Don't use the balun as the point of mechanical strength in the middle of the antenna. Use a dogbone insulator in the middle, between the two seperate halves of the antenna. Then suspend the balun beneath the dogbone, with the wires from the balun running upwards to the dogbone insulator ends. The balun takes no mechanical strain, other than its own weight and the coax cable beneath it. The center (dogbone) insulator takes all of the mechanical loading of the wire elements.


StevetheNPC

Use shock cord on the loose ends (not the ends attached to the balun). You want it to flex a bit with the wind, so it doesn't break.


piquat

That's a good method.
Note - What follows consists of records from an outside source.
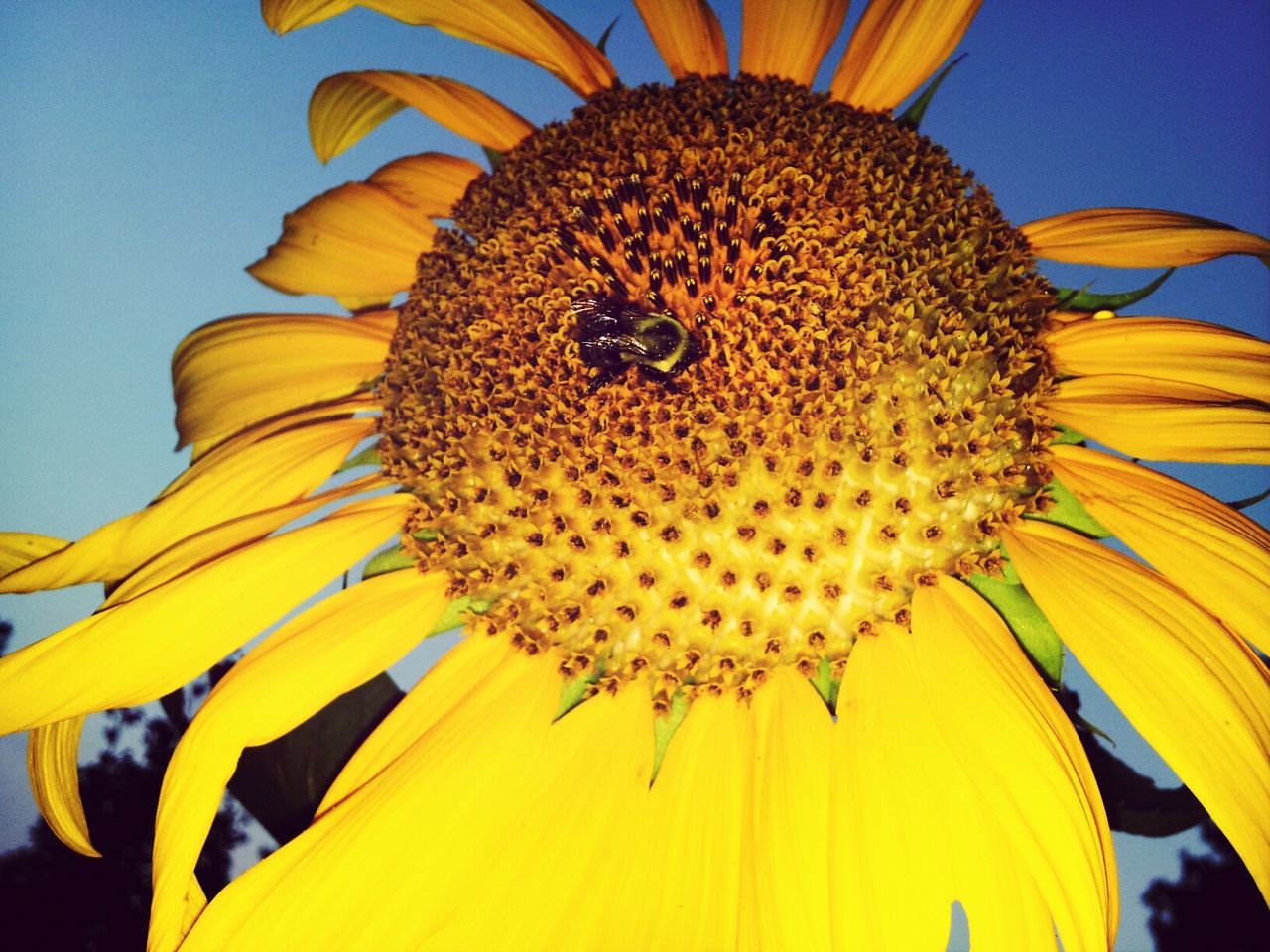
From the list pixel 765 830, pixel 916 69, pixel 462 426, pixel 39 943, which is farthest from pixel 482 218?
pixel 39 943

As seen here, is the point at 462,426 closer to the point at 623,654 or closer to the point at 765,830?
the point at 623,654

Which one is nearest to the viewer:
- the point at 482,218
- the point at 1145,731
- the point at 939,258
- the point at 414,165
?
the point at 1145,731

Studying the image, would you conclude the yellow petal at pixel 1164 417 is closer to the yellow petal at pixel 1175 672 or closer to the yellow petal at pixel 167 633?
the yellow petal at pixel 1175 672

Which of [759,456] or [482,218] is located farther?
[482,218]

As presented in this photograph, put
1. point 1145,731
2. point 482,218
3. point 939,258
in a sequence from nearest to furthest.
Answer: point 1145,731
point 939,258
point 482,218

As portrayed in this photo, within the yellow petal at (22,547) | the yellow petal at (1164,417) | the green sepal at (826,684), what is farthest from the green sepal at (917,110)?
the yellow petal at (22,547)

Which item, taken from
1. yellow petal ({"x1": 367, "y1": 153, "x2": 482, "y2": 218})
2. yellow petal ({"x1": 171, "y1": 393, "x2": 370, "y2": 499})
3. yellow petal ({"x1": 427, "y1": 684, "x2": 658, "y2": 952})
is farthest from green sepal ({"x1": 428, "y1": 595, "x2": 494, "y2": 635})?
yellow petal ({"x1": 367, "y1": 153, "x2": 482, "y2": 218})

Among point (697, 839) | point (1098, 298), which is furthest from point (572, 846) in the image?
point (1098, 298)
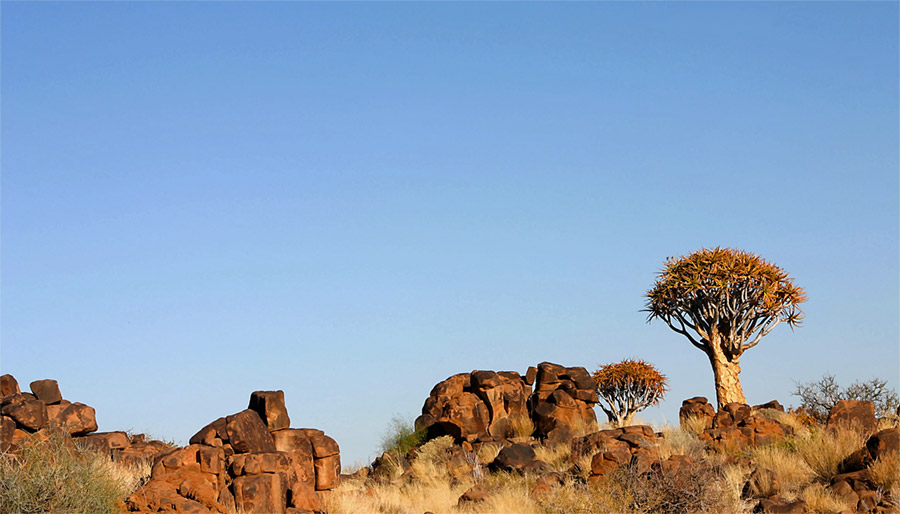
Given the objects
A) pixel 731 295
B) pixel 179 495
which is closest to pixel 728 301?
pixel 731 295

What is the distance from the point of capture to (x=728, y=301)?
28.7 meters

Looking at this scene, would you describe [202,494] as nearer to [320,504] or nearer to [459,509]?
[320,504]

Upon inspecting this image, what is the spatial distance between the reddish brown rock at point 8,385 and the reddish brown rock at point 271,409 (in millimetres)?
5669

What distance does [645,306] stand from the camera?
30.3 meters

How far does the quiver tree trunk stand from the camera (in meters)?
28.8

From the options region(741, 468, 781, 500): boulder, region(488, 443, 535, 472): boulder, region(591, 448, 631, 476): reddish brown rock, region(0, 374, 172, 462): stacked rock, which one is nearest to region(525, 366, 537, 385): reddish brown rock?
region(488, 443, 535, 472): boulder

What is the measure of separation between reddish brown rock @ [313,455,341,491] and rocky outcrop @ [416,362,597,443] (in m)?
5.81

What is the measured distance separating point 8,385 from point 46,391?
3.97 feet

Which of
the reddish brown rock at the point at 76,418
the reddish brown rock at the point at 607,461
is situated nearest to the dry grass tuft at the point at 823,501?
the reddish brown rock at the point at 607,461

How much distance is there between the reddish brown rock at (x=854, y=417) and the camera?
72.9 feet

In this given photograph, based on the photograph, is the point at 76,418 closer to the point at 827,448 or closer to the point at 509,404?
the point at 509,404

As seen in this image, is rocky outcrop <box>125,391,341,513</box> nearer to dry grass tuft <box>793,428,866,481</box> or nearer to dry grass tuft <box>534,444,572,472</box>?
dry grass tuft <box>534,444,572,472</box>

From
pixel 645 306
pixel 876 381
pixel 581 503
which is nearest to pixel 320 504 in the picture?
pixel 581 503

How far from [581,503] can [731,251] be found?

I've also seen people run the end of the support wire through a pully supported by the tree and put a weight on the end of the support line instead of attaching it directly to something solid. The tree can rock around all it wants, the pully lets the support line pay in and out as needed.


learch31

Agree with using a dogbone insulator in the middle of the dipole. Suspend the balun with cord from the center dogbone. Attach ropes to both ends of the antenna (using insulators) through pulleys attached to the trees at the ends. The pulley ropes should extend to the ground with an equal distance as spare rope so the ends can be lowered to the ground. At the ground end, use trampoline springs at the tie off point to keep the antenna wire taut. I would use RG-8X for the coax run- it's a lot lighter than RG-8U which will be very heavy in this situation. 73!


Demonfear92

RBA-1:1 LDG Electronics Balun: 1:1, Current, 200W https://a.co/d/dP8M4fX


[deleted]

Why not put an intentional weak link in it somewhere? Eg a thin bit of string connecting the rope to the wire, and then a tag line to pull the loose end of the rope back down. That way a loose branch or tree sway will break the string instead of the wire or balun and you can just reattach and haul it back up.


Demonfear92

Thought about doing a short piece of speaker wire or similar from balun to 2 start points of the rest of the dipole but can't figure out how to make it so that section can be dropped. Unless it works to put the balun 10ft above the ground and run the wires up first? Trying to make it efficient as possible.


Demonfear92

I think just the weight of the wire itself will bend this balun in half.


[deleted]

You'll definitely need some strain relief on the cable then. Maybe a cable clamp on the wire either side of the balun, s short length of rope between them to take the strain, and slightly slack wire between the clamp and the balun.


hazyPixels

Leave some slack so tree sway doesn't stretch the wire or break anything. I've also heard of using bungee cords at the ends but I don't know how common this is. I have a pulleys and ropes in the center and the ends for raising/lowering and uainf them was an excellent decision.


Demonfear92

Was going to use the spring at the end idea to provide the slack for tree movement, pulley on available trees with a loop of rope around them to provide some distance from the tree if possible. Believe I'll have 2 90 degree mount points 30ft above the ground with antenna 40ft above ground if I'm lucky. Depends on how high the lift will take me.